El plan de gestión de crisis de reputación online es uno de esos elementos que siempre dejamos para el final, si es que lo realizamos, y que sin embargo es de los más importantes en cualquier estrategia de presencia en Internet o de Social Media Marketing. Vamos a ver qué elementos son los imprescindibles en este plan.

La primera y más importante parte del plan de gestión de crisis la encontramos fuera de él. Es la parte dedicada a establecer los principios por los que nos vamos a guiar en todas nuestras comunicaciones y que tiene que definirse claramente en el plan de marketing online.

 

Preámbulos (y prevención)

En esta parte vamos a definir aspectos tan esenciales como el tono de nuestras comunicaciones o los valores de nuestra marca, es decir vamos a establecer las normas que se han de seguir y que han de respetar cada uno de nuestros contenidos. El objetivo es verificar, antes de que pueda producirse una crisis, que cada una de nuestras publicaciones responde a un objetivo concreto y que respeta los límites que, como marca y/o como comunidad, nos hemos dado.
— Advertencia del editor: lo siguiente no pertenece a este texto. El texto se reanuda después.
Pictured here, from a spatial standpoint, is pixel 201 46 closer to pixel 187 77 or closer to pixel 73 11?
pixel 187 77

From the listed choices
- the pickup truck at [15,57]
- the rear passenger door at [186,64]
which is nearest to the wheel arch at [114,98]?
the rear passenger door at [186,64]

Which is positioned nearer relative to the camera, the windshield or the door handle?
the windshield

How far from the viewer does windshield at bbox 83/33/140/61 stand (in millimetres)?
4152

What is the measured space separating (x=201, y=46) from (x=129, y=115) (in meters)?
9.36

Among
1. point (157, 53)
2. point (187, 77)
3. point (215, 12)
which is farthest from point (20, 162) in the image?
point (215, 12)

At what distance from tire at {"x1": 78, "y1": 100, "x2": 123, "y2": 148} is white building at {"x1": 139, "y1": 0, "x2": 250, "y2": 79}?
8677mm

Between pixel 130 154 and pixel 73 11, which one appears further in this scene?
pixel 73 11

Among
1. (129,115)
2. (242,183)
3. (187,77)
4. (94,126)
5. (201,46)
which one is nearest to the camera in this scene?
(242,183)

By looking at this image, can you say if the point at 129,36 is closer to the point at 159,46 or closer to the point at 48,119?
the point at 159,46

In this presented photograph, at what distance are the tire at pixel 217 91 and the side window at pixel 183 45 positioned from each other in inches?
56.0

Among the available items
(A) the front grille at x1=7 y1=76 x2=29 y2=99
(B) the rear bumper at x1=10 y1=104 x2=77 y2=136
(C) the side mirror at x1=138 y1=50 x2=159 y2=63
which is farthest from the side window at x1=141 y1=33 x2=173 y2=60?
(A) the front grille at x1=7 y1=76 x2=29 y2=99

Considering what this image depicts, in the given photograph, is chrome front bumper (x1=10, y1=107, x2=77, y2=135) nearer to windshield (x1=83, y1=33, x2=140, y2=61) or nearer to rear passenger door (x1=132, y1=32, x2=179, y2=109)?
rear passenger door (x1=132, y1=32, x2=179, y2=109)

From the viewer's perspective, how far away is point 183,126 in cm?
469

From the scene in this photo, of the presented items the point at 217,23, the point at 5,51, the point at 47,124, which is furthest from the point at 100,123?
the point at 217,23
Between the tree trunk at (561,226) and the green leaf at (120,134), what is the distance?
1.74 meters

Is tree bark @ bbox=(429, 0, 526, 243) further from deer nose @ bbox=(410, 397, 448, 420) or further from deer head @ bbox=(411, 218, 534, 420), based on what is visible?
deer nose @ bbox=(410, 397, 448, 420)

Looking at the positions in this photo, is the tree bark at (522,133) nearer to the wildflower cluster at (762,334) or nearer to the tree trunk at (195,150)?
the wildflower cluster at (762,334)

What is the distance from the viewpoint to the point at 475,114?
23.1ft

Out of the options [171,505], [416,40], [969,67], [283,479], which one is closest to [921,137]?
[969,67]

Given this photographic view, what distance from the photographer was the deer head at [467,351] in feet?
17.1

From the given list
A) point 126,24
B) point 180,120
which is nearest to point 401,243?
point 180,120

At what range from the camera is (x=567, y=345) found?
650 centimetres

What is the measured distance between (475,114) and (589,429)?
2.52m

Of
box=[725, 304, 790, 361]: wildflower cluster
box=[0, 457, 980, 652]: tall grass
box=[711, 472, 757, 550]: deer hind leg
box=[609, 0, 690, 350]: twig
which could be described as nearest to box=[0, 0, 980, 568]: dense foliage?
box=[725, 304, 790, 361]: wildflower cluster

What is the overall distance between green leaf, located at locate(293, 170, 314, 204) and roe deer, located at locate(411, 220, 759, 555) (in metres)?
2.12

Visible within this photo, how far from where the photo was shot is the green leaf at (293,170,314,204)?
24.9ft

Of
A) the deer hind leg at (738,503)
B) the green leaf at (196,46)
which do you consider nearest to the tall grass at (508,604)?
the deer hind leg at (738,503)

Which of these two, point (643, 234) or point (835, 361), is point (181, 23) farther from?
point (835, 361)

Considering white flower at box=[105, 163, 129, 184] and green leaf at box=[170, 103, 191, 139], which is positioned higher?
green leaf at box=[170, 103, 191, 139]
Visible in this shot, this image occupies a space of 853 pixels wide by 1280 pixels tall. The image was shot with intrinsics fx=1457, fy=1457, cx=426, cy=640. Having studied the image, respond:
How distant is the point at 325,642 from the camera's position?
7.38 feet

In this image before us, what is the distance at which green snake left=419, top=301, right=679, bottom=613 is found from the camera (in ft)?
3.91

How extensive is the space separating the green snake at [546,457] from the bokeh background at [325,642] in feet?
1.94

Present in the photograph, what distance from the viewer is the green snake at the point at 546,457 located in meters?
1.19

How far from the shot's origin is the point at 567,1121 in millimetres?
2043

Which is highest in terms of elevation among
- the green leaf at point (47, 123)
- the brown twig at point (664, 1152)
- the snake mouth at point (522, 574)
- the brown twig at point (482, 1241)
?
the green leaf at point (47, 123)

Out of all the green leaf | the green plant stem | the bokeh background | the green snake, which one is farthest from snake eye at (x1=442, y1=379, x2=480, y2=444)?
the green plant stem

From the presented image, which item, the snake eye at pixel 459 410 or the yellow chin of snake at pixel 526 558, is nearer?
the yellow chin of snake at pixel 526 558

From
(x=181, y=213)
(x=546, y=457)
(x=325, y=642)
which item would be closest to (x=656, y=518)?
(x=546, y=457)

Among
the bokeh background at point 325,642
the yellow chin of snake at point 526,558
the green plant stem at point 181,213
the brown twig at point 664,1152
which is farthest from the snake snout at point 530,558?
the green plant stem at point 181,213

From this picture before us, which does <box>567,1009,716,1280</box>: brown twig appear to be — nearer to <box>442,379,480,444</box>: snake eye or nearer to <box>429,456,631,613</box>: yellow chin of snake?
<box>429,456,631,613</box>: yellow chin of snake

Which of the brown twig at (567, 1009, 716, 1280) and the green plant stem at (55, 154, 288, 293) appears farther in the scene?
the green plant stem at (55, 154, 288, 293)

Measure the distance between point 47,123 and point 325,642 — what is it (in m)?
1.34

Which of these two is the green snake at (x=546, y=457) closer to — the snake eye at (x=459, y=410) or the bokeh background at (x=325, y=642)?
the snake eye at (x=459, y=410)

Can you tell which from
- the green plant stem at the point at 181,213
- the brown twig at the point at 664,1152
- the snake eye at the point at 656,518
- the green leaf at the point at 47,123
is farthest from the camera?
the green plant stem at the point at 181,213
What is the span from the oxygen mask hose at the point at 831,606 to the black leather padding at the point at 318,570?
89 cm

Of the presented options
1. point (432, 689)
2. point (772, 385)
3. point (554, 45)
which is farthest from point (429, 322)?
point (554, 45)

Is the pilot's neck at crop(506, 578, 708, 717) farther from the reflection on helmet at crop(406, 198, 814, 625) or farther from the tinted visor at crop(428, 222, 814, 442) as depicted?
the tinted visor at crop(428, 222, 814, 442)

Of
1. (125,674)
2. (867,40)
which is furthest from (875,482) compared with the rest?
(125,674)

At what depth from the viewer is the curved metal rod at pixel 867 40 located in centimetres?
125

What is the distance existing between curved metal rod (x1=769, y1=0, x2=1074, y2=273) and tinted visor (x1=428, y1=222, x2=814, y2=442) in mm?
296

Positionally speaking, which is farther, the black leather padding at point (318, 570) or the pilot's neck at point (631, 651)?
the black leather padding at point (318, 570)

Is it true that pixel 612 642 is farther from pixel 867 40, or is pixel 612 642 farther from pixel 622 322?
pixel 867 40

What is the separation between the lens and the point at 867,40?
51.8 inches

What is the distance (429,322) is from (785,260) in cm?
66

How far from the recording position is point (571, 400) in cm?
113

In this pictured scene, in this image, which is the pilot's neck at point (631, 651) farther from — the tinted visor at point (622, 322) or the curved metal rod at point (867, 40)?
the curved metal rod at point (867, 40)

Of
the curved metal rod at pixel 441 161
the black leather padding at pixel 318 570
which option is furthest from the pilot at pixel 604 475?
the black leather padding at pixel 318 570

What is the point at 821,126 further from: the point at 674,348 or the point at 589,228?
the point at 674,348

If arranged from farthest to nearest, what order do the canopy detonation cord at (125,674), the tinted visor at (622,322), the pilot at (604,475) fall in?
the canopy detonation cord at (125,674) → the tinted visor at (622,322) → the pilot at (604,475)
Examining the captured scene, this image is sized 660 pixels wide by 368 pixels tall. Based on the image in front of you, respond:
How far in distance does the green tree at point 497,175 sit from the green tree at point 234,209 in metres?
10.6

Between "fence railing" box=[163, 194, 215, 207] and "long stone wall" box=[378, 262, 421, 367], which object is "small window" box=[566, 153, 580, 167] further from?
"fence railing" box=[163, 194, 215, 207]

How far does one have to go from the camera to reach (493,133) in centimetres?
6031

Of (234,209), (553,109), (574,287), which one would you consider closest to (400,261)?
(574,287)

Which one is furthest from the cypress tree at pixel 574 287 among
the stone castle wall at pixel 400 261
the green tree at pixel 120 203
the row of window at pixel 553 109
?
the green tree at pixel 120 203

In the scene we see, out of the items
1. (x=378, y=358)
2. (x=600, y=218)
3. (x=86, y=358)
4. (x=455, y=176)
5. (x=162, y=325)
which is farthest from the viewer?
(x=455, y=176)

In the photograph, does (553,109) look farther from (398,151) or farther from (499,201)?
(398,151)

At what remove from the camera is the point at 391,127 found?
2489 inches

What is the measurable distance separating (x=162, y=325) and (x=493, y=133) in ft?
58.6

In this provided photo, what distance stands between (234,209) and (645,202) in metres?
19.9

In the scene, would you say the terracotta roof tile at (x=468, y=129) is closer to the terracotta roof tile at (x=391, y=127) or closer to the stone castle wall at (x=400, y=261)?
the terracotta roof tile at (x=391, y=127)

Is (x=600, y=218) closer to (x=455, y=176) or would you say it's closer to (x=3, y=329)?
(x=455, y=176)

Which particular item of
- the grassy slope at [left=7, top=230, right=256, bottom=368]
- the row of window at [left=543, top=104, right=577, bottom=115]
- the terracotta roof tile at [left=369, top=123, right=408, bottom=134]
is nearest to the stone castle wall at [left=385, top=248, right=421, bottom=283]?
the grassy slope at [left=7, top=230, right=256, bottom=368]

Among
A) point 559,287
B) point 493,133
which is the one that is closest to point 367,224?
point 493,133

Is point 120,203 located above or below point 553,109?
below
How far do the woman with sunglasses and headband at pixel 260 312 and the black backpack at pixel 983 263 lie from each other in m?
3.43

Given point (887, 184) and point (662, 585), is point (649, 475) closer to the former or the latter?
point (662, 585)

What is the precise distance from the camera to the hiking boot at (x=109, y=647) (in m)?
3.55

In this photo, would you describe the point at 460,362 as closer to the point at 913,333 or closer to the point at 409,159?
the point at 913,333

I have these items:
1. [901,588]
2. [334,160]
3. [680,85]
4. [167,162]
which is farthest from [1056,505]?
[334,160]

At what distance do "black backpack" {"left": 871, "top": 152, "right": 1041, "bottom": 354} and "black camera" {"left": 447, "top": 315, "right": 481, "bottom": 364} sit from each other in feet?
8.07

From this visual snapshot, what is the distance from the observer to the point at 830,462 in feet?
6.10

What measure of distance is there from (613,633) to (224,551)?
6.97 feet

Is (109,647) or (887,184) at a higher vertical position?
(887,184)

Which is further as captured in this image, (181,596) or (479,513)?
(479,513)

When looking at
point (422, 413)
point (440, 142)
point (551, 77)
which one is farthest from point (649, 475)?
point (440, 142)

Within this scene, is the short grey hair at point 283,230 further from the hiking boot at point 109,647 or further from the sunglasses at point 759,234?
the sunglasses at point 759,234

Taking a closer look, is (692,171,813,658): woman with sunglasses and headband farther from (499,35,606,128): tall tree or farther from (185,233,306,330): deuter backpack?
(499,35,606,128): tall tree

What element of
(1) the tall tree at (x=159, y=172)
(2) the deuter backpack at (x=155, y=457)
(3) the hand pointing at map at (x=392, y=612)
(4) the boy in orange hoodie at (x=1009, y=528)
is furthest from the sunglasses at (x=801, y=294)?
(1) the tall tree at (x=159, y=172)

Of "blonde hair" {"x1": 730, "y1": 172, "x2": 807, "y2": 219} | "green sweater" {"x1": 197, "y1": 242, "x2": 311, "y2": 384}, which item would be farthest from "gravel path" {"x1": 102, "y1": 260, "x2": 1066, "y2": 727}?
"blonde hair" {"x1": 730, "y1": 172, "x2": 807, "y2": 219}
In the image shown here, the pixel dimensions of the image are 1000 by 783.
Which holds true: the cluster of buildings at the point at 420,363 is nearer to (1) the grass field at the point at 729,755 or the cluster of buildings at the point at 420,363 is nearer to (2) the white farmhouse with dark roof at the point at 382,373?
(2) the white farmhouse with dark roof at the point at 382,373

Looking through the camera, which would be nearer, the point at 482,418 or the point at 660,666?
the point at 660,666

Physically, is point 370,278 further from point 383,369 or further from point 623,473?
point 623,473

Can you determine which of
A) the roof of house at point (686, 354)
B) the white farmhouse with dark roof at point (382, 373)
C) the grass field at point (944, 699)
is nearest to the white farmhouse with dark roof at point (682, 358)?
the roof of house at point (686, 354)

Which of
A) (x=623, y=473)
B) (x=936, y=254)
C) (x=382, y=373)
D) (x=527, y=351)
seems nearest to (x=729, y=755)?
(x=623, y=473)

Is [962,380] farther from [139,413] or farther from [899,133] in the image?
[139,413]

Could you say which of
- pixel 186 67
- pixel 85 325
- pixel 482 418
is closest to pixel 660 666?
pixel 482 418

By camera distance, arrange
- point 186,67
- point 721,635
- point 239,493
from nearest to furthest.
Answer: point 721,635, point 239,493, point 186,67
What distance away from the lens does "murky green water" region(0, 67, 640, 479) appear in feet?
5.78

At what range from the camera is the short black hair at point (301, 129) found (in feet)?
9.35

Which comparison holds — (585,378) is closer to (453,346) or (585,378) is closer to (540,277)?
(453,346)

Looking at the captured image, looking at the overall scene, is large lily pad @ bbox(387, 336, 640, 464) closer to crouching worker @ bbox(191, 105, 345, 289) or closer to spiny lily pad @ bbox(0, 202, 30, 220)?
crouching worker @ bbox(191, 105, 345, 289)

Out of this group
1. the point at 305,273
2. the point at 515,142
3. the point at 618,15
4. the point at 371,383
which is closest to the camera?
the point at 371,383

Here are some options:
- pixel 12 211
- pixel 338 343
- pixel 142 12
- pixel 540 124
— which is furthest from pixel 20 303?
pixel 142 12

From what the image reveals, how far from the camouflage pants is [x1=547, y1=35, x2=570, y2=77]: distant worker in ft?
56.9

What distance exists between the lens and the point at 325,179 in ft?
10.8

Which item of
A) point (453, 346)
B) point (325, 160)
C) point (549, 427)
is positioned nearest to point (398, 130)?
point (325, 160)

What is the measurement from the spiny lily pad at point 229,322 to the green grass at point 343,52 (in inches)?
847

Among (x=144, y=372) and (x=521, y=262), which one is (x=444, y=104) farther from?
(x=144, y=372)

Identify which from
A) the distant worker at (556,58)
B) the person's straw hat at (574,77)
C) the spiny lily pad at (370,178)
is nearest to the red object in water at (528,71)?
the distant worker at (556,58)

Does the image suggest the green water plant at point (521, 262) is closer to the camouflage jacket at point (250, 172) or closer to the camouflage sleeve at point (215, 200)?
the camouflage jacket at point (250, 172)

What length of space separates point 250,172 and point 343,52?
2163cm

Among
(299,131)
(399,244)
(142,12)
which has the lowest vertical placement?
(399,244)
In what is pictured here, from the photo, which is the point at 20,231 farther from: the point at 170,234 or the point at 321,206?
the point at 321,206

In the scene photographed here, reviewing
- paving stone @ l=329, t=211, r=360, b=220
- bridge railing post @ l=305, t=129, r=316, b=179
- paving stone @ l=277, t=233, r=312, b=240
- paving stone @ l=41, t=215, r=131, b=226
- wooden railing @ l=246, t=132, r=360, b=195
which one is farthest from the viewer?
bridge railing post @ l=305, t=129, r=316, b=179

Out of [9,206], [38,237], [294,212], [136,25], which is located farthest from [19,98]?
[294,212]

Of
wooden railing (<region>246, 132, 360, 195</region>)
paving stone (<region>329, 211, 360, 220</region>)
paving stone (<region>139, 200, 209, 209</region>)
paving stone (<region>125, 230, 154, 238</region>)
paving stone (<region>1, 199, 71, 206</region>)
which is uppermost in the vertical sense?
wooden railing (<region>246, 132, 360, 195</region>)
Por supuesto, eso no significa que nuestros contenidos han de ser siempre “políticamente correctos”. De hecho, puede que la imagen de nuestra marca sea transgresora y políticamente incorrecta para la mayoría, pero aún así, su propia comunidad tendrá unos límites que es importante no traspasar para evitar que en vez de ser una marca “transgresora” se pueda caer en ser una marca “agresora”.

Con ello, lo que buscamos es evitar caer, por error, en una crisis “no intencionada” que conlleve una pérdida de imagen y un consumo estéril de energía y recursos de nuestra organización.

 

El protocolo preventivo

Sin embargo, a pesar de nuestro buen cuidado, siempre pueden acontecer situaciones fuera de nuestro control, como un producto o servicio que no funcionan como debería o alguien con mucho tiempo libre y nada mejor que hacer que ponernos de vuelta y media.

Escucha activa

Para minimizar los efectos negativos, revertirlos y evitar que vuelvan a producirse, en la medida de lo posible, hemos de tener un buen control de lo que ocurre, esto supone monitorizar continuamente todo lo que pueda estar relacionado con nuestra marca (canales, cuentas, hashtags, nombres de marca, etc.).

Hemos de establecer alertas y filtros en cada canal que nos mantenga informados de lo que va sucediendo. Por supuesto revisar periódicamente las cuentas propias para detectar mensajes problemáticos es esencial, aunque dicha periodicidad vendrá dada por el tipo de canal y por la gravedad de las consecuencias de los posibles problemas para un cliente.

No es lo mismo una queja de un cliente comentando que el pan está hoy muy seco que otra de un cliente informándo de que acaba de llegar a Katmandú y que en el hotel no saben nada de ellos y, además, no hay habitaciones disponibles. El primero igual puede esperar unas horas por una respuesta, pero me temo que el segundo no.

Una primera pista de que algo puede estar cociéndose en las redes sociales, dado que somos más proclives a hablar de lo negativo que de lo positivo, puedes encontrarla en un incremento anormal del número de menciones, pero esto debe ir siempre acompañado de un análisis del tono de la mención.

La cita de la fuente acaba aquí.